Begin Exercise input

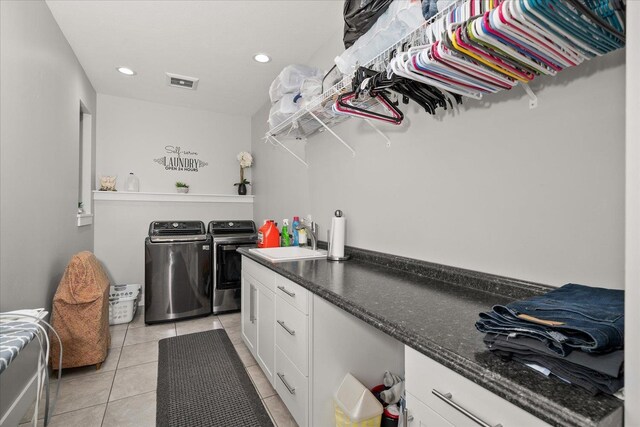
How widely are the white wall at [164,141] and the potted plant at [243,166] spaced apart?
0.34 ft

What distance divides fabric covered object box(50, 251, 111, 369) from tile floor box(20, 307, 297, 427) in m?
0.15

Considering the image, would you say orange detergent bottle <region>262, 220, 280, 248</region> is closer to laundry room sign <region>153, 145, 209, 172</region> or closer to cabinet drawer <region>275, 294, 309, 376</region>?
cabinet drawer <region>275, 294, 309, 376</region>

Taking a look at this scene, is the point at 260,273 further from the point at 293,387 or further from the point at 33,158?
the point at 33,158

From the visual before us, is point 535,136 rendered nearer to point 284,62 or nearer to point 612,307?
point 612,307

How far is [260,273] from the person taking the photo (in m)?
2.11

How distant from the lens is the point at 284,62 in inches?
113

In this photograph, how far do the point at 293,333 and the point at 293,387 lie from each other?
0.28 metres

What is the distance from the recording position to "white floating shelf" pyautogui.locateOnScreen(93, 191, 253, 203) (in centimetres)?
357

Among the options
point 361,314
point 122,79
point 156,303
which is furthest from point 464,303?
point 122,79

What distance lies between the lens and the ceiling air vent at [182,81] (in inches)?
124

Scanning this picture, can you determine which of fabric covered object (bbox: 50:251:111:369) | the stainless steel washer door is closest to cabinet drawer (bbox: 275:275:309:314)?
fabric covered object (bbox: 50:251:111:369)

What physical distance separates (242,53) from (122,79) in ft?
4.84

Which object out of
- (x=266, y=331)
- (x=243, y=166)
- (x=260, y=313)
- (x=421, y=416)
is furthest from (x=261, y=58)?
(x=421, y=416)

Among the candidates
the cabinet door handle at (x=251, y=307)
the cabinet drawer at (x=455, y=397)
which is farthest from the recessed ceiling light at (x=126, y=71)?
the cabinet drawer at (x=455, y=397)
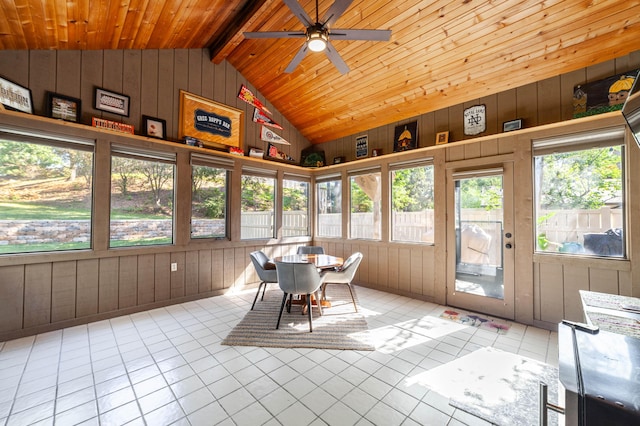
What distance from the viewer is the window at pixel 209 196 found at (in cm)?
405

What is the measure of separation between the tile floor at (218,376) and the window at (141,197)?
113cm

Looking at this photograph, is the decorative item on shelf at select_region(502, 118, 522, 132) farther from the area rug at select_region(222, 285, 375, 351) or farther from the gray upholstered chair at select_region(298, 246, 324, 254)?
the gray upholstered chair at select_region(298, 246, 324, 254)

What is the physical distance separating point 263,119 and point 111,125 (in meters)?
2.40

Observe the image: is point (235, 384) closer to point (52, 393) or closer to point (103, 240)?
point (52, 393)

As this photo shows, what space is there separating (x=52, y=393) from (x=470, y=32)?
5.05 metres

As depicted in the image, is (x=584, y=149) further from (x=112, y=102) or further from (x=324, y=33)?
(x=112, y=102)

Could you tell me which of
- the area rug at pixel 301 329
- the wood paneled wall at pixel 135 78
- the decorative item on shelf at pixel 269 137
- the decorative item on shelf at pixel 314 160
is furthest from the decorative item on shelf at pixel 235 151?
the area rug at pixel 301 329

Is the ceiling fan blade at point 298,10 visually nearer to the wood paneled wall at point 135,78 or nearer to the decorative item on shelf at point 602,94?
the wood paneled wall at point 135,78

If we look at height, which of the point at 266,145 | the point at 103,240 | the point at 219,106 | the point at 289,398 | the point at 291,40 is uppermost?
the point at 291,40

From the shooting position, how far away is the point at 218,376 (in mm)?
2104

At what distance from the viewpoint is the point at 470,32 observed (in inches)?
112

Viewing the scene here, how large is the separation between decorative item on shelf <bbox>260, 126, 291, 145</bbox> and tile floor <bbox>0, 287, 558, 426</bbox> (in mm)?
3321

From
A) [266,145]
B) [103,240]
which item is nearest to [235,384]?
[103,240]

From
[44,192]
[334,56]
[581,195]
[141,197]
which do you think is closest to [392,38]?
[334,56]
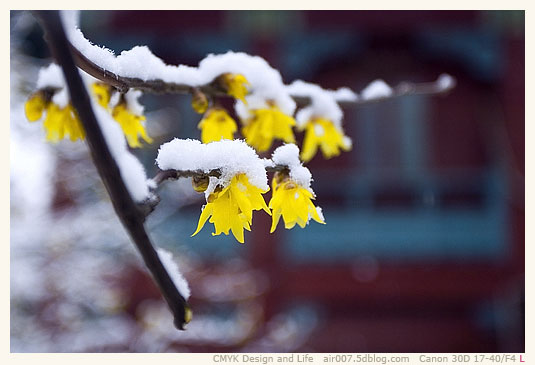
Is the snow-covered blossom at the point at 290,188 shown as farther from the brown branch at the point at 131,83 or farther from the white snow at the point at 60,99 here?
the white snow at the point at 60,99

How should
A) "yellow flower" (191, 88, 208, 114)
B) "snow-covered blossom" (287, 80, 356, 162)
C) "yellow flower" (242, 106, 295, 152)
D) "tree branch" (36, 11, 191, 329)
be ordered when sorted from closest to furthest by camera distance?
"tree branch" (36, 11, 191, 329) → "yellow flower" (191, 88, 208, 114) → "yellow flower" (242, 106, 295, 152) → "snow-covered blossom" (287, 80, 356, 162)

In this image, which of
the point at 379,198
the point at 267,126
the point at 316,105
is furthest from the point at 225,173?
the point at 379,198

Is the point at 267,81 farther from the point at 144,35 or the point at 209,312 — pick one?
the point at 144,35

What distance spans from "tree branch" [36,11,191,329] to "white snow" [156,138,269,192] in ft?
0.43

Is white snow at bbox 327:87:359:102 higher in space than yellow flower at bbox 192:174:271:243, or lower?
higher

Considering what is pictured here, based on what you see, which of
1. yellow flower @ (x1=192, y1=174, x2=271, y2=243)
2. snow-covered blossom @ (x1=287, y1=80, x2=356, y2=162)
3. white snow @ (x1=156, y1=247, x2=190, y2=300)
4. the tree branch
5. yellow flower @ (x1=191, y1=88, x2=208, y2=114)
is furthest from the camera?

End Exercise input

• Goal of the exercise
Write out the data precisely as given, excluding the pictures.

• Written reply
How widely are the white wall at [164,141] and the potted plant at [243,166] spaced apart?
0.34 ft

What distance divides fabric covered object box(50, 251, 111, 369) from tile floor box(20, 307, 297, 427) in m?
0.15

Considering the image, would you say orange detergent bottle <region>262, 220, 280, 248</region> is closer to laundry room sign <region>153, 145, 209, 172</region> or closer to cabinet drawer <region>275, 294, 309, 376</region>?
cabinet drawer <region>275, 294, 309, 376</region>

Taking a look at this scene, is the point at 260,273 further from the point at 293,387 or further from the point at 33,158?
the point at 33,158

From the visual before us, is point 535,136 rendered nearer to point 284,62 or nearer to point 612,307?
point 612,307

How far is [260,273] from the person taking the photo (in m)?
2.11

How distant from the lens is the point at 284,62 in inches?
113

In this photograph, how far do the point at 293,333 and the point at 293,387 lie from each other?
0.28 metres

What is the distance from the recording position to "white floating shelf" pyautogui.locateOnScreen(93, 191, 253, 203) (in centimetres)?
357

Among the options
point 361,314
point 122,79
point 156,303
which is furthest from point 464,303?
point 122,79

What distance lies between the lens and the ceiling air vent at [182,81] (in inches)?
124

Scanning this picture, can you determine which of fabric covered object (bbox: 50:251:111:369) | the stainless steel washer door is closest to cabinet drawer (bbox: 275:275:309:314)?
fabric covered object (bbox: 50:251:111:369)

What physical distance separates (242,53) from (122,79) in ft?
4.84

Which object out of
- (x=266, y=331)
- (x=243, y=166)
- (x=260, y=313)
- (x=421, y=416)
is furthest from (x=261, y=58)?
(x=421, y=416)

Among the candidates
the cabinet door handle at (x=251, y=307)
the cabinet drawer at (x=455, y=397)
which is farthest from the recessed ceiling light at (x=126, y=71)?
the cabinet drawer at (x=455, y=397)
What distance from the viewer is the window at pixel 209 196 found at (in cm)?
405

What is the measure of separation between the tile floor at (218,376) and the window at (141,197)?
113cm

Looking at this photograph, is the decorative item on shelf at select_region(502, 118, 522, 132) farther from the area rug at select_region(222, 285, 375, 351) or farther from the gray upholstered chair at select_region(298, 246, 324, 254)?
the gray upholstered chair at select_region(298, 246, 324, 254)

What is the physical distance separating point 263,119 and point 111,125 (in meters)?
2.40

Observe the image: is point (235, 384) closer to point (52, 393) or closer to point (103, 240)?
point (52, 393)

As this photo shows, what space is there separating (x=52, y=393) from (x=470, y=32)?
5.05 metres

As depicted in the image, is (x=584, y=149) further from (x=112, y=102) or further from (x=324, y=33)?
(x=112, y=102)

Could you tell me which of
- the area rug at pixel 301 329
- the wood paneled wall at pixel 135 78
- the decorative item on shelf at pixel 269 137
- the decorative item on shelf at pixel 314 160
is furthest from the decorative item on shelf at pixel 235 151?
the area rug at pixel 301 329

Is the ceiling fan blade at point 298,10 visually nearer to the wood paneled wall at point 135,78 or nearer to the decorative item on shelf at point 602,94?
the wood paneled wall at point 135,78

If we look at height, which of the point at 266,145 | the point at 103,240 | the point at 219,106 | the point at 289,398 | the point at 291,40 is uppermost?
the point at 291,40

From the shooting position, how far away is the point at 218,376 (in mm)?
2104

At what distance from the viewpoint is the point at 470,32 observed (in inches)?
112

Viewing the scene here, how large is the separation between decorative item on shelf <bbox>260, 126, 291, 145</bbox> and tile floor <bbox>0, 287, 558, 426</bbox> (in mm)?
3321

From
A) [266,145]
B) [103,240]
which item is nearest to [235,384]?
[103,240]

From
[44,192]
[334,56]
[581,195]
[141,197]
which do you think is closest to [392,38]?
[334,56]
Is the snow-covered blossom at the point at 290,188 shown as farther from the brown branch at the point at 131,83 or farther from the white snow at the point at 60,99 here?
the white snow at the point at 60,99

How should
A) "yellow flower" (191, 88, 208, 114)
B) "snow-covered blossom" (287, 80, 356, 162)
C) "yellow flower" (242, 106, 295, 152)
D) "tree branch" (36, 11, 191, 329)
be ordered when sorted from closest to furthest by camera distance?
"tree branch" (36, 11, 191, 329) → "yellow flower" (191, 88, 208, 114) → "yellow flower" (242, 106, 295, 152) → "snow-covered blossom" (287, 80, 356, 162)

In this image, which of
the point at 379,198
the point at 267,126
the point at 316,105
is furthest from the point at 225,173?
the point at 379,198

Is the point at 267,81 farther from the point at 144,35 or the point at 209,312 — pick one?
the point at 144,35

What distance spans from "tree branch" [36,11,191,329] to "white snow" [156,138,269,192] in ft?
0.43

Is white snow at bbox 327:87:359:102 higher in space than yellow flower at bbox 192:174:271:243, or lower?
higher

Considering what is pictured here, based on what you see, which of
1. yellow flower @ (x1=192, y1=174, x2=271, y2=243)
2. snow-covered blossom @ (x1=287, y1=80, x2=356, y2=162)
3. white snow @ (x1=156, y1=247, x2=190, y2=300)
4. the tree branch
5. yellow flower @ (x1=191, y1=88, x2=208, y2=114)
is furthest from the camera?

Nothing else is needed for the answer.